A simple example of component redundancy in an industrial instrumentation system is dual DC power supplies feeding through a diode module. The following photograph shows a typical example, in this case a pair of Allen-Bradley AC-to-DC power supplies for a DeviceNet digital network:
If either of the two AC-to-DC power supplies happens to fail with a low output voltage, the other power supply is able to carry the load by passing its power through the diode redundancy module:
This redundancy module has its own MTBF value, and so by including it in the system we are adding one more component that can fail. However, the MTBF rate of a simple diode network greatly exceeds that of an entire AC-to- DC power supply, and so we find ourselves at a greater level of reliability using this diode redundancy module than if we did not (and only had one power supply).
In order for redundant components to actually increase system MTBF, the potential for common cause failures must be addressed. For example, consider the effects of powering redundant AC-to- DC power supplies from the exact same AC line. Redundant power supplies would increase system reliability in the face of a random power supply failure, but this redundancy would do nothing at all to improve system reliability in the event of the common AC power line failing! In order to enjoy the fullest benefit of redundancy in this example, we must source each AC-to-DC power supply from a different (unrelated) AC line.
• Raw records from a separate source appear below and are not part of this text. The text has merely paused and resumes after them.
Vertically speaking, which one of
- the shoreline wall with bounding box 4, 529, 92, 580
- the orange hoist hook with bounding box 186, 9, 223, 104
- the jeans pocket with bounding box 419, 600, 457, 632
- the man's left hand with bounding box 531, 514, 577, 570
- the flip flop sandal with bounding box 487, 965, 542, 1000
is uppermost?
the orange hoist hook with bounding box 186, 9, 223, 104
Another example of redundancy in industrial instrumentation is the use of multiple transmitters to sense the same process variable, the notion being that the critical process variable will still be monitored even in the event of a transmitter failure. Thus, installing redundant transmitters should increase the MTBF of the system’s sensing ability.
Here again, we must address common-cause failures in order to reap the full benefits of redundancy. If three liquid level transmitters are installed to measure the exact same liquid level, their combined signals represent an increase in measurement system MTBF only for independent faults. A failure mechanism common to all three transmitters will leave the system just as vulnerable to random failure as a single transmitter. In order to achieve optimum MTBF in redundant sensor arrays, the sensors must be immune to common faults.
In this example, three different types of level transmitter monitor the level of liquid inside a vessel, their signals processed by a selector function programmed inside a DCS:
Here, level transmitter 23a is a guided-wave radar (GWR), level transmitter 23b is a tape-and float, and level transmitter 23c is a differential pressure sensor. All three level transmitters sense liquid level using different technologies, each one with its own strengths and weaknesses. Better redundancy of measurement is obtained this way, since no single process condition or other random event is likely to fault more than one of the transmitters at any given time.
For instance, if the process liquid density happened to suddenly change, it would affect the measurement accuracy of the differential pressure transmitter (LT-23c), but not the radar transmitter nor the tape-and-float transmitter. If the process vapor density were to suddenly change, it might affect the radar transmitter (since vapor density generally affects dielectric constant, and dielectric constant affects the propagation velocity of electromagnetic waves, which in turn will affect the time taken for the radar pulse to strike the liquid surface and return), but this will not affect the float transmitter’s accuracy nor will it affect the differential pressure transmitter’s accuracy. Surface turbulence of the liquid inside the vessel may severely affect the float transmitter’s ability to accurately sense liquid level, but it will have little effect on the differential pressure transmitter’s reading nor the radar transmitter’s measurement (assuming the radar transmitter is shrouded in a stilling well.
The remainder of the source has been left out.